В напряженные жизненные моменты друзья давили на самолюбие Варшавского и величали его не просто Артур, а сам-Артур. Эта приставка «сам» вроде французской «де» образовалась на имени сама собой, как чага на березе. Как-то, готовясь к экзаменам по литературе, Варшавский выучил все, кроме поэзии Кольцова. В то время по ФАКу гулял анекдот, из числа абстрактных, приблизительно такого содержания:
«Шел студент. Навстречу дурак.
— Привет, дурак! — сказал студент.
— Сам привет! — ответил дурак».
На экзамене Артур вытащил билет и почернел. Такое случается раз в сто лет, как нормальная теща. В билете было то, чего он меньше всего ожидал. По науке, прежде чем сесть готовиться, билет следовало показать преподавателю, чтобы он зафиксировал тему.

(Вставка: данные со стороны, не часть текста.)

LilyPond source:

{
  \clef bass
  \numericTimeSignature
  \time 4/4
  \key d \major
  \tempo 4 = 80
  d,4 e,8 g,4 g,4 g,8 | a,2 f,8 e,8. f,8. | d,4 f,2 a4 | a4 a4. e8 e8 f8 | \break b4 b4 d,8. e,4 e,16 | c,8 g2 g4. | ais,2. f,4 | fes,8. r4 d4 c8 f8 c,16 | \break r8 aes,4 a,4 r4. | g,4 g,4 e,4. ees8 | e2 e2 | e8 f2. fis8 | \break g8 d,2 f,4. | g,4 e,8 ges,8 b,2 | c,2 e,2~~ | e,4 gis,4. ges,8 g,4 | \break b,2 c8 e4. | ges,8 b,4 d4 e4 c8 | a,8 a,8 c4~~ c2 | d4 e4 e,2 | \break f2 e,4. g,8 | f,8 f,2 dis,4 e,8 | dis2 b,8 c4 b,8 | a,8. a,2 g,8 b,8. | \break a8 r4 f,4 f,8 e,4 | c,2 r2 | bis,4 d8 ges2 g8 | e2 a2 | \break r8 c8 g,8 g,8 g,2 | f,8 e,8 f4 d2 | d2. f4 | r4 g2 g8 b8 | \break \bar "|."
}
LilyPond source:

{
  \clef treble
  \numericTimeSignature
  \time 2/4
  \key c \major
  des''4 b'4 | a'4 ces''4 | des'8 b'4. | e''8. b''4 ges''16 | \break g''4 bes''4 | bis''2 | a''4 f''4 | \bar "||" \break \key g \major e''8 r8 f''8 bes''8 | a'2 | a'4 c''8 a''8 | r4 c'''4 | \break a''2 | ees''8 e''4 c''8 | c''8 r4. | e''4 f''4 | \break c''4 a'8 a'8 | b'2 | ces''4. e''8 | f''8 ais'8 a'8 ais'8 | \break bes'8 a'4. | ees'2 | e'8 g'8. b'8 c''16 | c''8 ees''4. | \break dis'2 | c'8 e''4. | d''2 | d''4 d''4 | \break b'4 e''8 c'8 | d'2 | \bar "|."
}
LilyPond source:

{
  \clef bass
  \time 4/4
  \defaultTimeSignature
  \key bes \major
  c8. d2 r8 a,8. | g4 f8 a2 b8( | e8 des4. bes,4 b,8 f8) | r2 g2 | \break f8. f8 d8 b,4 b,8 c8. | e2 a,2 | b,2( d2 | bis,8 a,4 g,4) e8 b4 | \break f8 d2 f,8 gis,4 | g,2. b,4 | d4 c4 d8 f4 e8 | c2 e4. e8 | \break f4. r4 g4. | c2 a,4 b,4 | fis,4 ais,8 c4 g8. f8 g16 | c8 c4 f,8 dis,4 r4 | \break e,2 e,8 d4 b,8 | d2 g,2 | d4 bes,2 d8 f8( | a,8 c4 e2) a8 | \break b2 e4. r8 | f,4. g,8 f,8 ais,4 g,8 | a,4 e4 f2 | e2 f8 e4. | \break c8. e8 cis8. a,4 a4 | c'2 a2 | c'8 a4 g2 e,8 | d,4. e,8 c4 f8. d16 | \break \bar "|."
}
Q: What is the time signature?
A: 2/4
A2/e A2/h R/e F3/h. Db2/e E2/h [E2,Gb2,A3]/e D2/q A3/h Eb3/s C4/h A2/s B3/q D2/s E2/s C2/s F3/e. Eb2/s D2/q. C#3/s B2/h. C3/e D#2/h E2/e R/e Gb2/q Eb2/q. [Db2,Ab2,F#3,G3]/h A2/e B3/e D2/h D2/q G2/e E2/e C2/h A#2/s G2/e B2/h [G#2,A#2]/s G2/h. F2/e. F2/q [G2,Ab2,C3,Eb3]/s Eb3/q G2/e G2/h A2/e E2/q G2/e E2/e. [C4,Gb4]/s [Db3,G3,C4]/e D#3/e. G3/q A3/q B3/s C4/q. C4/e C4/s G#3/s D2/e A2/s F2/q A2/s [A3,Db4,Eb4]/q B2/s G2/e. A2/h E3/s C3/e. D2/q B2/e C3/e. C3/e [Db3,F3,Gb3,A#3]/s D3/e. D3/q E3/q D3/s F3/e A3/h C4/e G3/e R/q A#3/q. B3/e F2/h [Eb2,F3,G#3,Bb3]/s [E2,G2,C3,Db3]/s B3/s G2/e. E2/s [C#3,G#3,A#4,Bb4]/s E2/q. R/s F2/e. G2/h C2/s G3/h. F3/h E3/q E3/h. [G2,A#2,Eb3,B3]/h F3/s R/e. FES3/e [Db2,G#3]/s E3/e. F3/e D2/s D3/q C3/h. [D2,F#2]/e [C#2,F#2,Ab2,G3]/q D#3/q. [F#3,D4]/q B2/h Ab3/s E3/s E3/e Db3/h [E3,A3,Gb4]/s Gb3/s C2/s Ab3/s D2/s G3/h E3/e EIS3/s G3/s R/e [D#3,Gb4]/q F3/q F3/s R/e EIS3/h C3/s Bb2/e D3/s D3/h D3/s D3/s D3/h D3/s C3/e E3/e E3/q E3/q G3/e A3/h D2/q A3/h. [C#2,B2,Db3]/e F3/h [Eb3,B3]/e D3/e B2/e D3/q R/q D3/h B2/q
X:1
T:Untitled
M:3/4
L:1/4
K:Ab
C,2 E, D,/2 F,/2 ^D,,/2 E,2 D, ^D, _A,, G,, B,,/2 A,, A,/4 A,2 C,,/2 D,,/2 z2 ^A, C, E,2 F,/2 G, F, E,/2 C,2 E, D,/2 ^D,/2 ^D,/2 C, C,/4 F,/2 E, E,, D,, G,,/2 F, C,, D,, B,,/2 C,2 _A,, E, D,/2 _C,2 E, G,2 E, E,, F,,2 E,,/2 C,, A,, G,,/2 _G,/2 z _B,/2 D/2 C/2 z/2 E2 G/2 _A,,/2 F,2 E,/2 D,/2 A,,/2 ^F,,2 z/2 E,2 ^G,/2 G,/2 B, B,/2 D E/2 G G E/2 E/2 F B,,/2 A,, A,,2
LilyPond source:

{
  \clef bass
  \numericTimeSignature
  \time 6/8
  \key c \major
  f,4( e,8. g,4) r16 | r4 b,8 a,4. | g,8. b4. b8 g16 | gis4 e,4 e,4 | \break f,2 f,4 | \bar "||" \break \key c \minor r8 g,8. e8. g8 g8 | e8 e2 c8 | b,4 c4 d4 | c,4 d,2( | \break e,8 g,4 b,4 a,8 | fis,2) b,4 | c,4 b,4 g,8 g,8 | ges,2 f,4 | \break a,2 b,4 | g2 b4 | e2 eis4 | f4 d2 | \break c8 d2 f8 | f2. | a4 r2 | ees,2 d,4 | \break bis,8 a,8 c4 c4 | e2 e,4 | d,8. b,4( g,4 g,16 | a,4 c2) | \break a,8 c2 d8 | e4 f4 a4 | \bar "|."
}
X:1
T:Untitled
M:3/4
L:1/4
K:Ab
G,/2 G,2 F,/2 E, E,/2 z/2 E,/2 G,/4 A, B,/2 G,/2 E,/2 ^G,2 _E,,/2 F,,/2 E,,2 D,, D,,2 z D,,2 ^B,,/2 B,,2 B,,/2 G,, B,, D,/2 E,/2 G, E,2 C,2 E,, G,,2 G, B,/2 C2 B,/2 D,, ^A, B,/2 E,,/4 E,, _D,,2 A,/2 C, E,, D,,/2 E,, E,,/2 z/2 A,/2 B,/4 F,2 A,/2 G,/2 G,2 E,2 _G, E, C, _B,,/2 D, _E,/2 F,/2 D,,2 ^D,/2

— Усаживайтесь и готовьтесь, — сказал Варшавскому ничего не подозревающий преподаватель. — У вас — Кольцов.
— Сам Кольцов! — вырвалось у Артура.
С тех пор Варшавского стали величать сам-Артуром.
— Так кто же мне растолкует, почему я должен и платить, и лететь? спросил Артур. — Не слышу умных речей.